A while ago, Sue (my business partner) and I joined an Improvisation Comedy group here in Melbourne, Australia.
Sue is pretty good at it, but it’s way out of my comfort zone because I can’t act or sing.
So why put myself through the ordeal of dying on stage on a weekly basis?
Well, it’s a challenge and it is fun.
It also puts me in the mindset of a beginner, which is absolutely essential for any one who delivers presentations or teaches a group of people.
This beginner ‘feeling’ is something I try to tap into when I work with people, because it reinforces the need to use empathy and encouragement when it comes to trying new activities.
For example, in my case, it’s encouraging groups such as students, teachers and executives, etc. to have a go at Tai Chi.
An activity that is usually new and therefore a challenge for many people.
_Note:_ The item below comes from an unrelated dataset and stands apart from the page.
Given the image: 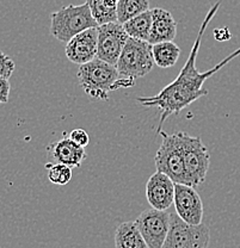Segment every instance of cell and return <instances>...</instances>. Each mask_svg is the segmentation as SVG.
<instances>
[{"label": "cell", "instance_id": "9", "mask_svg": "<svg viewBox=\"0 0 240 248\" xmlns=\"http://www.w3.org/2000/svg\"><path fill=\"white\" fill-rule=\"evenodd\" d=\"M97 29V58L116 66L129 38L123 24L118 22L108 23L99 25Z\"/></svg>", "mask_w": 240, "mask_h": 248}, {"label": "cell", "instance_id": "23", "mask_svg": "<svg viewBox=\"0 0 240 248\" xmlns=\"http://www.w3.org/2000/svg\"><path fill=\"white\" fill-rule=\"evenodd\" d=\"M10 80L7 78L0 77V104H6L10 98Z\"/></svg>", "mask_w": 240, "mask_h": 248}, {"label": "cell", "instance_id": "7", "mask_svg": "<svg viewBox=\"0 0 240 248\" xmlns=\"http://www.w3.org/2000/svg\"><path fill=\"white\" fill-rule=\"evenodd\" d=\"M209 241L207 224H189L176 213L170 214V228L162 248H208Z\"/></svg>", "mask_w": 240, "mask_h": 248}, {"label": "cell", "instance_id": "21", "mask_svg": "<svg viewBox=\"0 0 240 248\" xmlns=\"http://www.w3.org/2000/svg\"><path fill=\"white\" fill-rule=\"evenodd\" d=\"M15 68H16L15 61L7 54L0 50V77L10 79L12 74H14Z\"/></svg>", "mask_w": 240, "mask_h": 248}, {"label": "cell", "instance_id": "11", "mask_svg": "<svg viewBox=\"0 0 240 248\" xmlns=\"http://www.w3.org/2000/svg\"><path fill=\"white\" fill-rule=\"evenodd\" d=\"M146 198L157 210H167L175 201V182L165 173L157 170L146 183Z\"/></svg>", "mask_w": 240, "mask_h": 248}, {"label": "cell", "instance_id": "6", "mask_svg": "<svg viewBox=\"0 0 240 248\" xmlns=\"http://www.w3.org/2000/svg\"><path fill=\"white\" fill-rule=\"evenodd\" d=\"M162 142L154 156L157 170L169 175L176 184H185L184 155H183L182 135L179 133H160Z\"/></svg>", "mask_w": 240, "mask_h": 248}, {"label": "cell", "instance_id": "16", "mask_svg": "<svg viewBox=\"0 0 240 248\" xmlns=\"http://www.w3.org/2000/svg\"><path fill=\"white\" fill-rule=\"evenodd\" d=\"M86 4L98 27L117 22V2L115 0H86Z\"/></svg>", "mask_w": 240, "mask_h": 248}, {"label": "cell", "instance_id": "25", "mask_svg": "<svg viewBox=\"0 0 240 248\" xmlns=\"http://www.w3.org/2000/svg\"><path fill=\"white\" fill-rule=\"evenodd\" d=\"M115 1H116V2H117V1H118V0H115Z\"/></svg>", "mask_w": 240, "mask_h": 248}, {"label": "cell", "instance_id": "14", "mask_svg": "<svg viewBox=\"0 0 240 248\" xmlns=\"http://www.w3.org/2000/svg\"><path fill=\"white\" fill-rule=\"evenodd\" d=\"M152 12V28L148 42L152 46L160 42H171L177 35V22L167 10L156 7Z\"/></svg>", "mask_w": 240, "mask_h": 248}, {"label": "cell", "instance_id": "20", "mask_svg": "<svg viewBox=\"0 0 240 248\" xmlns=\"http://www.w3.org/2000/svg\"><path fill=\"white\" fill-rule=\"evenodd\" d=\"M46 169L48 170V179L51 184L59 186L67 185L71 182L73 173L72 167L64 164H46Z\"/></svg>", "mask_w": 240, "mask_h": 248}, {"label": "cell", "instance_id": "8", "mask_svg": "<svg viewBox=\"0 0 240 248\" xmlns=\"http://www.w3.org/2000/svg\"><path fill=\"white\" fill-rule=\"evenodd\" d=\"M135 224L148 248H162L170 228V213L147 209L135 219Z\"/></svg>", "mask_w": 240, "mask_h": 248}, {"label": "cell", "instance_id": "18", "mask_svg": "<svg viewBox=\"0 0 240 248\" xmlns=\"http://www.w3.org/2000/svg\"><path fill=\"white\" fill-rule=\"evenodd\" d=\"M123 28H125L126 32H127L129 37L141 41H147L148 42L149 32H151L152 28L151 10L129 19L128 22H126L123 24Z\"/></svg>", "mask_w": 240, "mask_h": 248}, {"label": "cell", "instance_id": "3", "mask_svg": "<svg viewBox=\"0 0 240 248\" xmlns=\"http://www.w3.org/2000/svg\"><path fill=\"white\" fill-rule=\"evenodd\" d=\"M89 5H68L50 15V33L60 42L67 43L82 31L97 28Z\"/></svg>", "mask_w": 240, "mask_h": 248}, {"label": "cell", "instance_id": "15", "mask_svg": "<svg viewBox=\"0 0 240 248\" xmlns=\"http://www.w3.org/2000/svg\"><path fill=\"white\" fill-rule=\"evenodd\" d=\"M116 248H148L140 231L134 222H123L115 232Z\"/></svg>", "mask_w": 240, "mask_h": 248}, {"label": "cell", "instance_id": "2", "mask_svg": "<svg viewBox=\"0 0 240 248\" xmlns=\"http://www.w3.org/2000/svg\"><path fill=\"white\" fill-rule=\"evenodd\" d=\"M77 77L80 87L84 90L87 97L95 100H107L109 98V92L133 87L135 81V79L131 78L121 77L115 64L98 58L81 64Z\"/></svg>", "mask_w": 240, "mask_h": 248}, {"label": "cell", "instance_id": "19", "mask_svg": "<svg viewBox=\"0 0 240 248\" xmlns=\"http://www.w3.org/2000/svg\"><path fill=\"white\" fill-rule=\"evenodd\" d=\"M149 10V0H118L117 22L125 24L131 18Z\"/></svg>", "mask_w": 240, "mask_h": 248}, {"label": "cell", "instance_id": "10", "mask_svg": "<svg viewBox=\"0 0 240 248\" xmlns=\"http://www.w3.org/2000/svg\"><path fill=\"white\" fill-rule=\"evenodd\" d=\"M176 214L189 224H201L203 221V203L195 187L175 183Z\"/></svg>", "mask_w": 240, "mask_h": 248}, {"label": "cell", "instance_id": "13", "mask_svg": "<svg viewBox=\"0 0 240 248\" xmlns=\"http://www.w3.org/2000/svg\"><path fill=\"white\" fill-rule=\"evenodd\" d=\"M86 159L84 147L74 143L69 138L50 142L47 147V162L49 164H64L72 169H78Z\"/></svg>", "mask_w": 240, "mask_h": 248}, {"label": "cell", "instance_id": "4", "mask_svg": "<svg viewBox=\"0 0 240 248\" xmlns=\"http://www.w3.org/2000/svg\"><path fill=\"white\" fill-rule=\"evenodd\" d=\"M154 64L151 43L129 37L118 58L116 68L121 77L138 79L147 76Z\"/></svg>", "mask_w": 240, "mask_h": 248}, {"label": "cell", "instance_id": "24", "mask_svg": "<svg viewBox=\"0 0 240 248\" xmlns=\"http://www.w3.org/2000/svg\"><path fill=\"white\" fill-rule=\"evenodd\" d=\"M214 35H215L216 40L220 41V42L228 41L231 38V32H229V30L227 28H218V29H215V31H214Z\"/></svg>", "mask_w": 240, "mask_h": 248}, {"label": "cell", "instance_id": "17", "mask_svg": "<svg viewBox=\"0 0 240 248\" xmlns=\"http://www.w3.org/2000/svg\"><path fill=\"white\" fill-rule=\"evenodd\" d=\"M154 63L160 68H170L175 66L180 56V48L174 41L160 42L152 46Z\"/></svg>", "mask_w": 240, "mask_h": 248}, {"label": "cell", "instance_id": "1", "mask_svg": "<svg viewBox=\"0 0 240 248\" xmlns=\"http://www.w3.org/2000/svg\"><path fill=\"white\" fill-rule=\"evenodd\" d=\"M221 1L216 2L211 9L209 10L207 16H206L205 20L201 24L200 30H198L197 38H196L195 43H193L192 51L189 54L187 62L180 69L179 74L171 84L165 86L164 89L160 91L158 94L152 95V97H140L138 98V102L140 103L143 107L147 108H158L160 111V120L159 124L157 126V134L161 133L162 125H164L165 121L170 117L171 115H178L183 108L189 107L193 102H196L200 98L205 97L208 94L207 90L203 89L206 80L213 77L216 72L220 71L224 66H226L228 62H231L234 58L240 55V48L237 49L232 54H229L227 58H224L223 61L219 62L214 68L209 69L207 72H198L197 67H196V59H197L198 50L201 46V41H202L203 35H205L206 29H207L208 24L210 20L213 19L214 16L218 12L219 7H220Z\"/></svg>", "mask_w": 240, "mask_h": 248}, {"label": "cell", "instance_id": "5", "mask_svg": "<svg viewBox=\"0 0 240 248\" xmlns=\"http://www.w3.org/2000/svg\"><path fill=\"white\" fill-rule=\"evenodd\" d=\"M184 155L185 185L198 187L205 183L210 164L208 148L198 136H192L180 131Z\"/></svg>", "mask_w": 240, "mask_h": 248}, {"label": "cell", "instance_id": "22", "mask_svg": "<svg viewBox=\"0 0 240 248\" xmlns=\"http://www.w3.org/2000/svg\"><path fill=\"white\" fill-rule=\"evenodd\" d=\"M68 138L71 139L74 143H77L80 147H84V148L90 143V136L89 134H87V131L84 130V129H74V130H72L71 133L68 134Z\"/></svg>", "mask_w": 240, "mask_h": 248}, {"label": "cell", "instance_id": "12", "mask_svg": "<svg viewBox=\"0 0 240 248\" xmlns=\"http://www.w3.org/2000/svg\"><path fill=\"white\" fill-rule=\"evenodd\" d=\"M97 28L82 31L66 43L64 53L69 61L81 66L97 58Z\"/></svg>", "mask_w": 240, "mask_h": 248}]
</instances>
Another delight of doing improv has been discovering how similar the skills are to those that presenters, trainers, speakers and teachers use to be effective in their work.
Those skills include:
• Being flexible
• Thinking on your feet
• Accepting what others have to offer
• Helping others to become involved
• Going with the flow
• Being creative
• Having fun
So, why not have a go at improv or any other activity that challenges you and puts you in the ‘beginner mindset’?
If you do, then as a ‘beginner’ you will become more professional and effective in your own presentations.